The only problem is, this is not an accurate portrayal of the golden years. Don’t get me wrong, I’m not saying 80-year-olds can’t go hang gliding. I’m just saying their bodies are rarely found.
But getting back to your letter. Personally, I don’t want to forget old people. I love the elderly. Not writing about my elders would be ignoring all the cool people who built this world.
Do you realize how incredible the former generations are? These people survived hell. Many of your own elders are old enough to recall Depression-era breadlines. Even more remember shipping sons off to fight world wars, or sending daughters to shipyards to take up stick-welding.
Your ancestors were factory workers, steelworkers, laborers, and farmers.
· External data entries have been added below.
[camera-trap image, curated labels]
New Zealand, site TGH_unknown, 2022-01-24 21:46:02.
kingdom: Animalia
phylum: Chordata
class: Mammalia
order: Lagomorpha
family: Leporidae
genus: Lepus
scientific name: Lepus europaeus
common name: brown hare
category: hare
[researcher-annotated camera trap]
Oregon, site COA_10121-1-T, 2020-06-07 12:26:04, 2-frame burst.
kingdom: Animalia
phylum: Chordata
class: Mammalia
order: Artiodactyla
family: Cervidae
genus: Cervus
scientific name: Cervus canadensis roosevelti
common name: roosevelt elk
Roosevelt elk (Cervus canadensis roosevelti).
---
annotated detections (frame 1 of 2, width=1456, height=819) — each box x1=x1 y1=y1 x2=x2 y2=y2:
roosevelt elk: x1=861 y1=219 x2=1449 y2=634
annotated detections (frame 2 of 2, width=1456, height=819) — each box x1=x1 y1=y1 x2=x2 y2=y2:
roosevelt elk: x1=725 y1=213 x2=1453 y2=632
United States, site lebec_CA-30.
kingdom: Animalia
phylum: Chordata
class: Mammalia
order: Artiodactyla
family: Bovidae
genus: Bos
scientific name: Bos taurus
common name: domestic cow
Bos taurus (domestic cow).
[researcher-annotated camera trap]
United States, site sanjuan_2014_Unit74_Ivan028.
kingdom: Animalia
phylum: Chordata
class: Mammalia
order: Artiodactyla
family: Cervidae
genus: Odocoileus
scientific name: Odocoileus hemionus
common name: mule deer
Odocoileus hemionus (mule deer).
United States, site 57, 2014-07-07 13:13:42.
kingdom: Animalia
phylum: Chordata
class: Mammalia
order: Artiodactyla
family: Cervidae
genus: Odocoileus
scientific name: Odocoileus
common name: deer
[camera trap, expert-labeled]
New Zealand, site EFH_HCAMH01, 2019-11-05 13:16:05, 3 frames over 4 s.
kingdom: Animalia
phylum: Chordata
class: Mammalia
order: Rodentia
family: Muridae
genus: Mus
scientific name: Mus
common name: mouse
Once upon a time, 30 percent of the U.S. was involved in farming (today it’s less than 2 percent). How do you forget people like this? And why would anyone want to?
These American forbears suffered the worst of history, and they took it on the chin. And yet these generations somehow outclassed their own grief and managed to give us heroes like, Eleanor Roosevelt, Martin Luther King Jr., and Bob Newhart.
What have younger generations given us? Reality TV.
So I could give you more reasons why I love the elderly, but I won’t. I could also explain the invaluable lessons I have learned from older people, but something tells me you don’t want to hear them.
Therefore I won’t say anything else except to deliver the words of an 82-year-old retired high-school teacher from Wisconsin who emailed me recently.
The old teacher said: “You know what true fear is? Waking up to realize your former students are running the world.”
Just giving you something to think about.